When the findings were presented to state officials in early 2021, they didn’t get the expected response. In September 2021, Georgia Bureau of Investigation Director Vic Reynolds said that since TTV would not reveal sources cited in its analysis, there was no probable cause to investigate.
“They got mad at us and sent us a letter saying no probable cause to investigate—you don’t need probable cause to investigate,” Phillips said.
“I think the greatest challenge we faced was we really believed we could get our work to a point to where it was clear there is a problem, that using our data” collected by the same technology “routinely used by law enforcement would be impetus enough for key officials to say, ‘This is something we should look into,’” Englebrecht said.
On April 25, Georgia Secretary of State Brad Raffensperger announced the state would investigate TTV’s claims and subpoenaed Englebrecht and Phillips.

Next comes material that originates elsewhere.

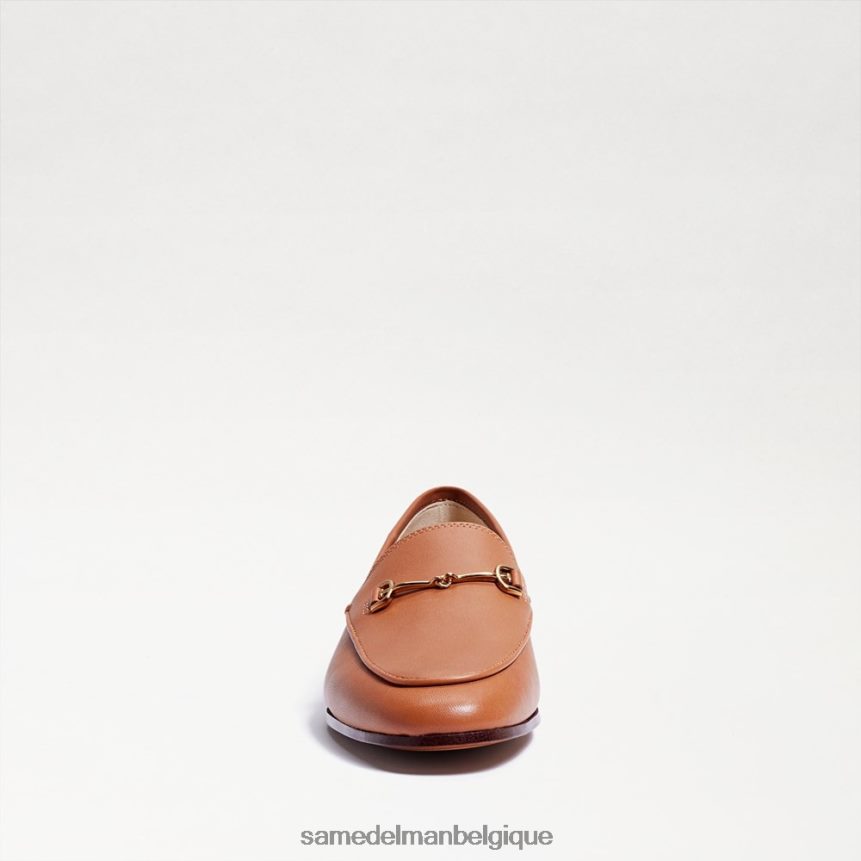 mocassin Loraine Sam Edelman femmes cuir de selle JZ0XZ045 chaussure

One reason for Georgia’s revived interest in TTV’s 2021 investigation—and sources—was that similar subsequent geospatial investigations by Phillips had gained traction with officials in Arizona, Wisconsin, and Pennsylvania.
Phillips said they found ballot harvesting to be a local cottage industry everywhere they looked.
County by county, “the grifts are different, the collectors and the collection methods are different,” he said. “You think, how could this possibly be so coordinated? It doesn’t seem plausible that thousands of people could have been brought in to do all this stuff.”
This makes combatting fraud at the polls a “thousand-front war, a whole bunch of mini-insurgencies” that provide the infrastructure for national groups to scale up.
Phillips said he can’t name names right now. “We are being advised right now (not to make specific allegations) until we get further down the road,” he said.
But he said the groups capitalizing on local election fraud networks tend to be state chapters of national advocacy groups and foundations with grant programs that have significant influence in communities.
“I went to Dinesh and said there’s enough material here for a movie, and I’m not sure anyone else will tell the story,” Englebrecht said. “It’s very difficult in today’s environment to find people like Dinesh willing to step up to the line and say, ‘Let’s take a look at it.’”
“We both ended up being a lot more involved in this movie than we thought we would be,” Phillips said. “The next thing we know, we are front and center.”
But stay tuned, both say more is coming.
“We have two investigations that are more explosive and likely more impactful than this entire ‘mules’ thing,” Phillips said.
“There is something we haven’t spoken of publicly because we thought it was going to go in a certain direction, and now that agency is flipping the script, so we are trying to batten down the hatches,” Englebrecht said. “When it comes to this stuff, you cannot be wrong.”